▸ **What you are asked to do**
Count every line of the data that includes "site". State only the number.

▸ **Dataset records**
.....

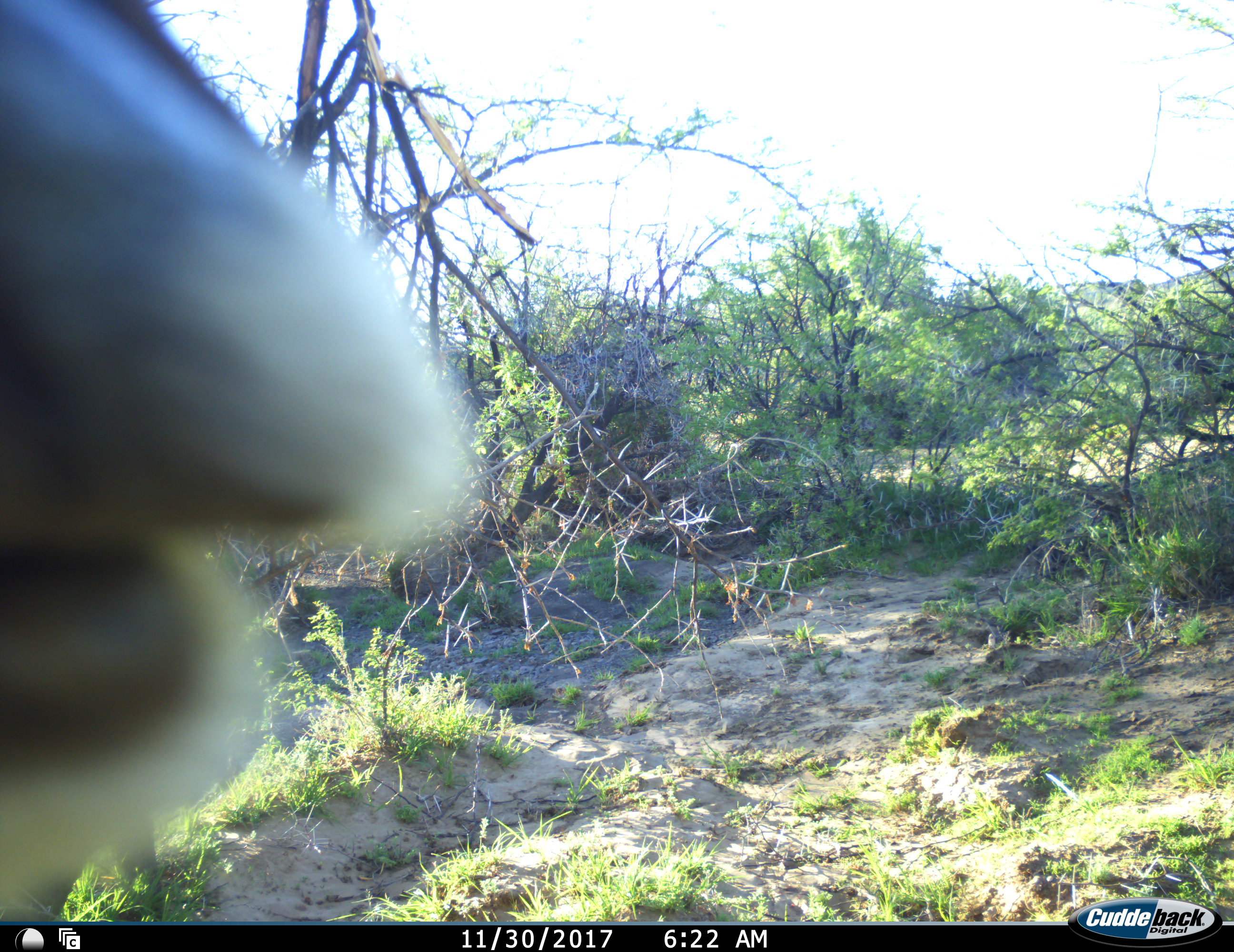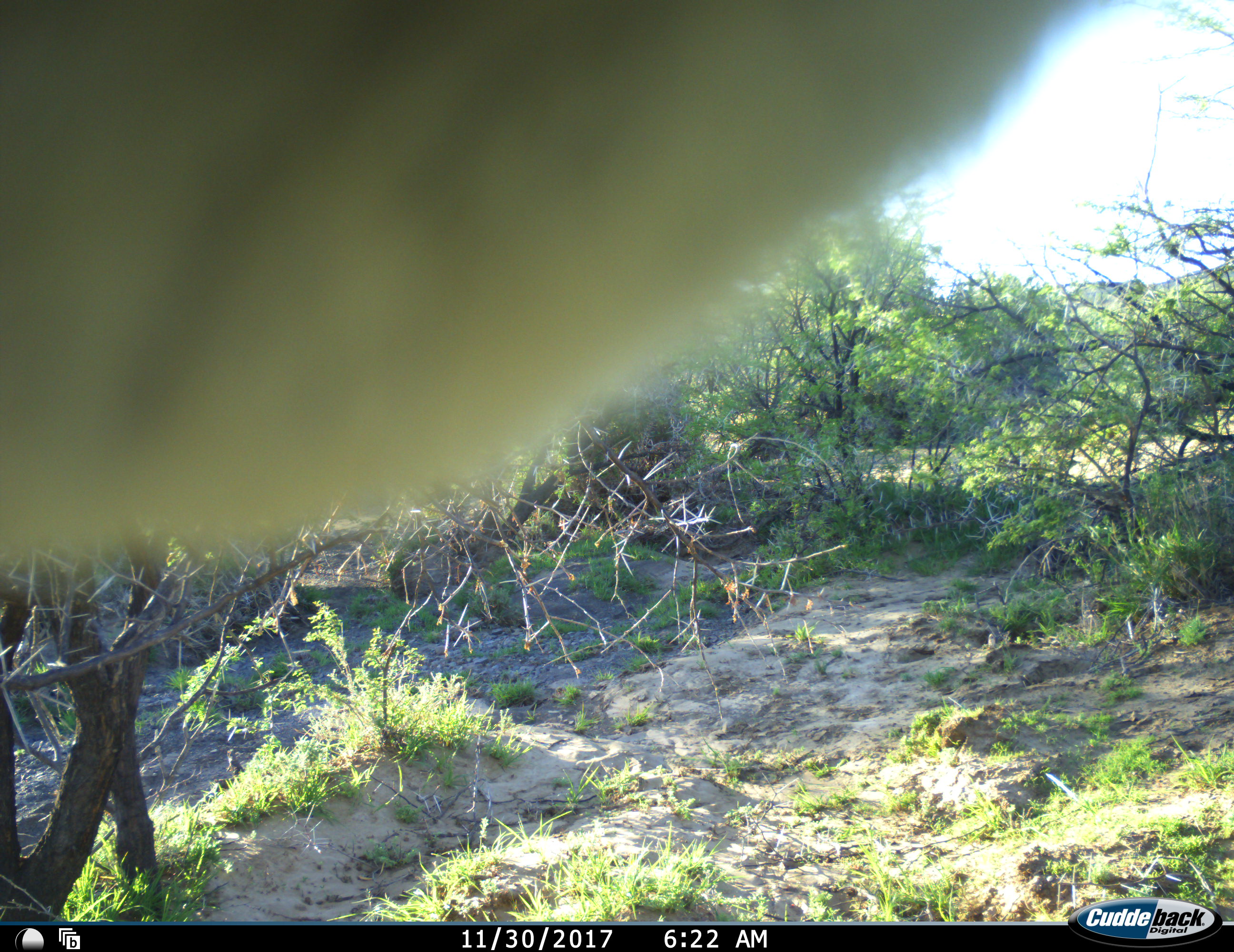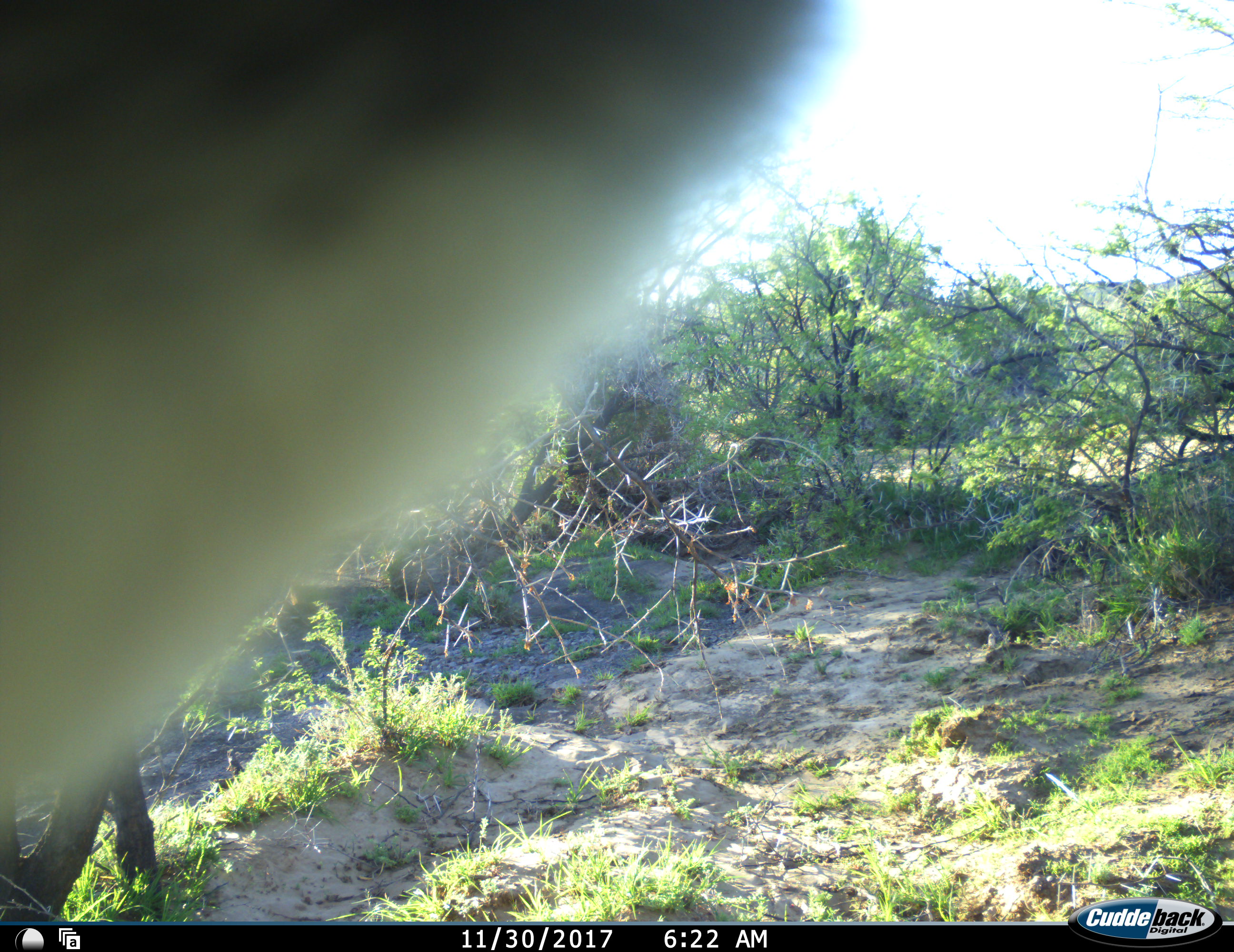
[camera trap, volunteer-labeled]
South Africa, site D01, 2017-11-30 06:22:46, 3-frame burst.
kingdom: Animalia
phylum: Chordata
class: Mammalia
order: Artiodactyla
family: Bovidae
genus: Tragelaphus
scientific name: Tragelaphus oryx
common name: eland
Eland (Tragelaphus oryx), count 1. Behavior (volunteer vote fractions): standing 50%, resting 0%, moving 50%, interacting 0%. Young present (vote fraction): 0%. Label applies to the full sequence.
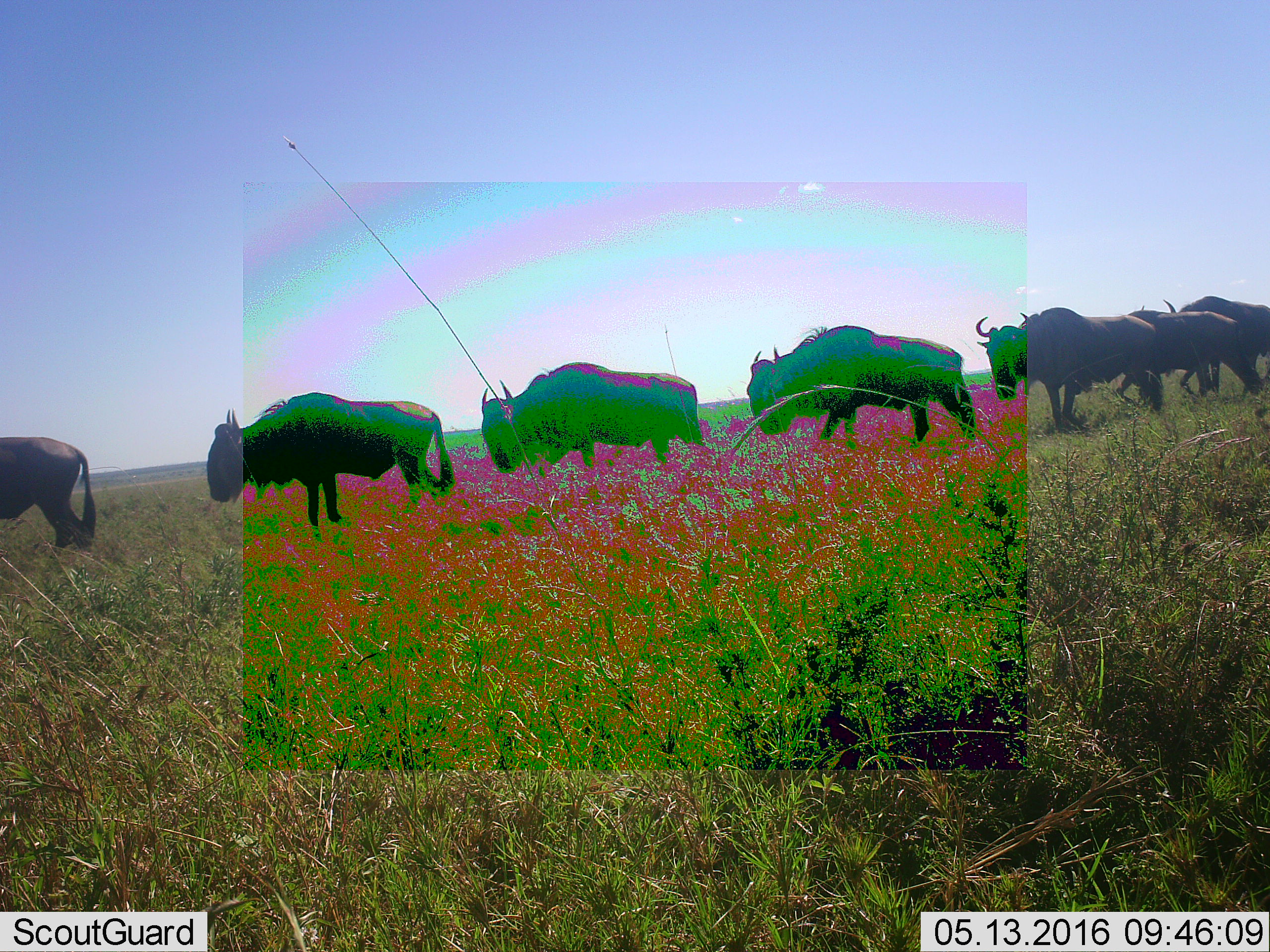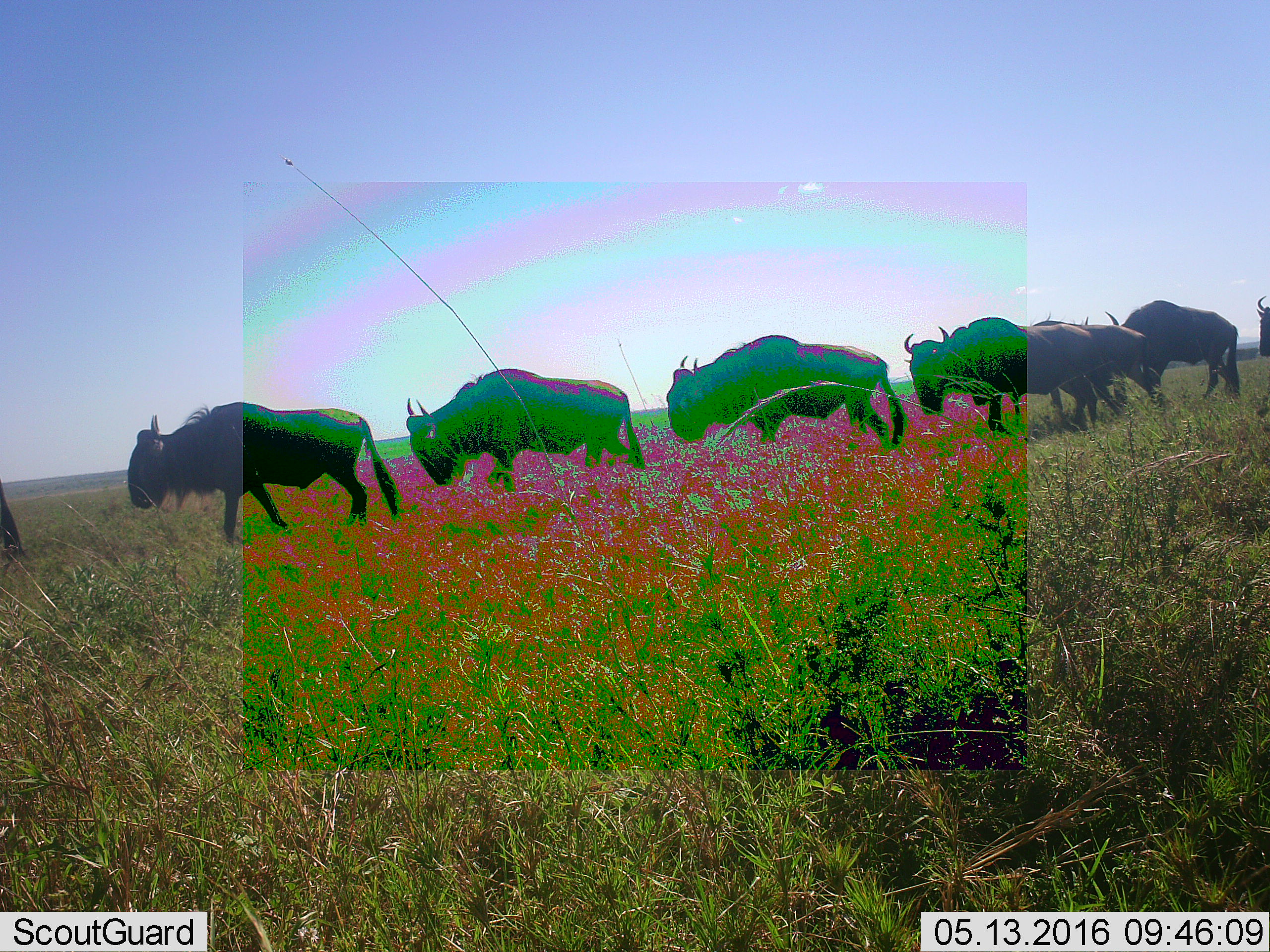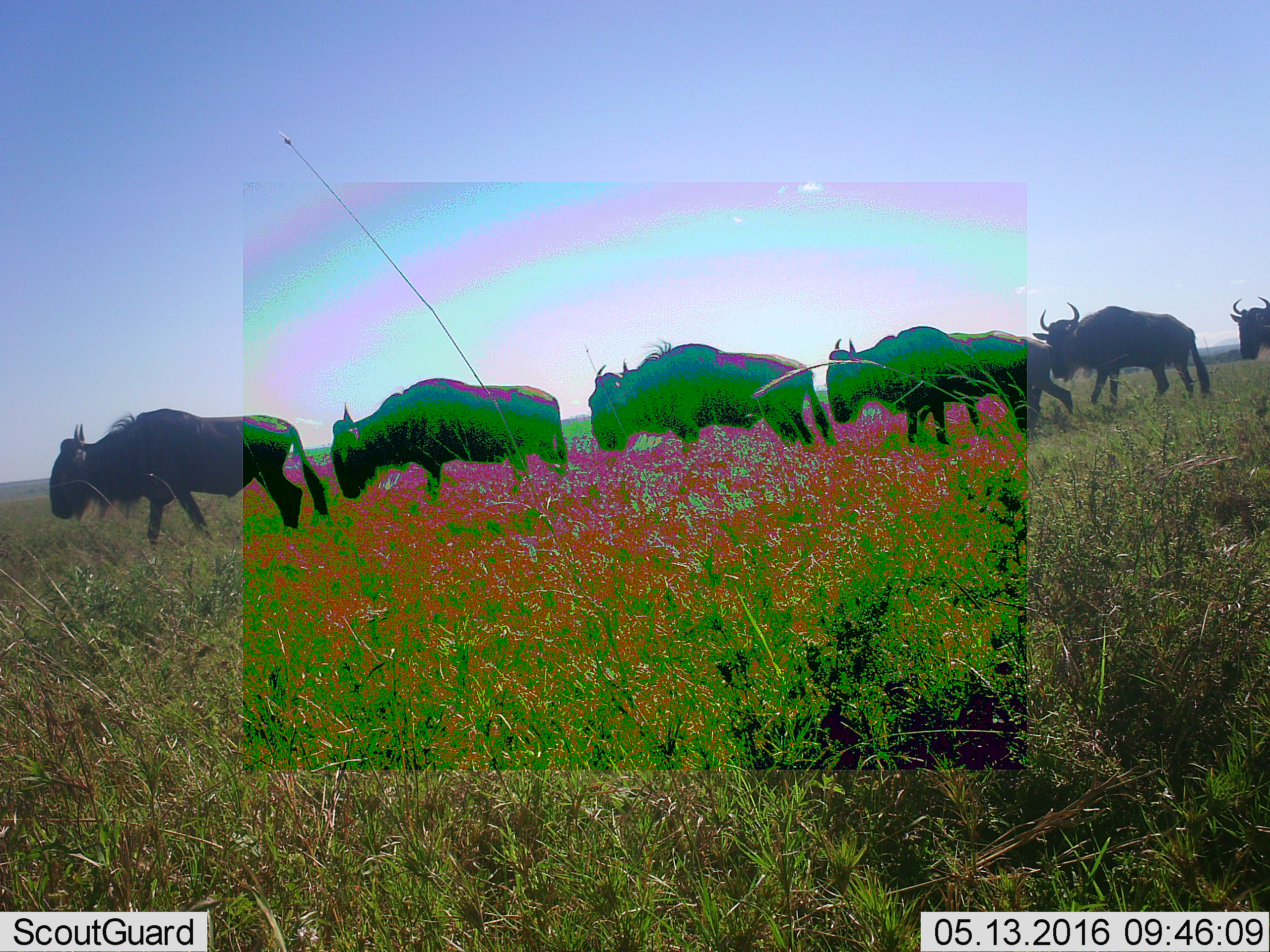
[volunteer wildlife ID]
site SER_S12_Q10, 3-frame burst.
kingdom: Animalia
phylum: Chordata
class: Mammalia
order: Artiodactyla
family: Bovidae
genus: Connochaetes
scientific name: Connochaetes taurinus taurinus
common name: blue wildebeest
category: wildebeestblue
Wildebeestblue (blue wildebeest) (Connochaetes taurinus taurinus), count 8. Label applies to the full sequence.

.....

▸ **Your response**
2